Studying more than 200 senior-aged veterans for one year between 2007 and 2011, researchers from the Medical University of South Carolina and other institutions found “little of no meaningful difference” in symptoms or patient satisfaction between care delivered in a clinician’s office and that delivered via video.
The one difference lies in convenience, especially for elderly veterans.
“Based on results of this study and prior research, telemedicine is a highly relevant option to address the needs of rural patients or those living in remote locations, while providing patient satisfaction and quality of life similar to that provided by in-person treatment delivered at clinics,” Leonard Egede, MD, director of the MUSC Center for Health Disparities Research, a VA physician and the lead author of the study, told Reuters.
Engede and his team followed 241 veterans over the course of a year, randomly assigning some of the them to eight weeks of in-person counseling and others to counseling via phone and video monitor.
“(T)his study was focused specifically on the elderly population, who have limitations in terms of mobility and transportation options that make them good candidates for depression therapy using telemedicine,” Egede told Reuters. “Based on our analyses, there are no sub-populations based on age, race, or gender that showed worse outcomes and therefore would require in-person treatment.”
Engede and his team actually conducted three separate studies on the veterans, also examining how they responded to telemental health and how outpatient and pharmacy costs for treating depression increase over time. The results of the third study were recently published in the Journal of Clinical Psychiatry.
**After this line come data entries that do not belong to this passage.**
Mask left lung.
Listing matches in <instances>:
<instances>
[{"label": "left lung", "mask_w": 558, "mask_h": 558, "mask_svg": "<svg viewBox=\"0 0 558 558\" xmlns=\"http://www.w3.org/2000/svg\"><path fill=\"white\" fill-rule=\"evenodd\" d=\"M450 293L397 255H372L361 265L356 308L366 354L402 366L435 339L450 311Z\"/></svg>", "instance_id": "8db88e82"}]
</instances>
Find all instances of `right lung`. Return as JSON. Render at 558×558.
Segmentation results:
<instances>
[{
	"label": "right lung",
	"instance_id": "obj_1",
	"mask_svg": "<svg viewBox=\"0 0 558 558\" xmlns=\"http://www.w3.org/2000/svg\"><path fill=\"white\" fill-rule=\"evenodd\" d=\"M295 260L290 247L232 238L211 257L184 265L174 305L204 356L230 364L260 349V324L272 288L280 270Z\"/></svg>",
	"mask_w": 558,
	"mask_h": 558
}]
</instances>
The studies add to the growing literature suggesting that mental health services delivered via telehealth can replace the more costly and time-consuming in-office visit, freeing patients to be treated from their homes – especially those in rural and underserved regions - and giving clinicians the opportunity to include home-based treatment into their workflows.
The challenge, said Engede, lies in convincing payers that they should reimburse for depression care delivered via telehealth.
"Taken together, these three studies demonstrate that telemental health is equivalent to in-person care for depression in terms of primary outcomes, secondary outcomes and quality of life, as well as cost," Engede said in a press release supplied by MUSC. "It is time for telemental health to take its rightful place alongside in-person counseling as a viable option for depression care, one that will remove many barriers to care."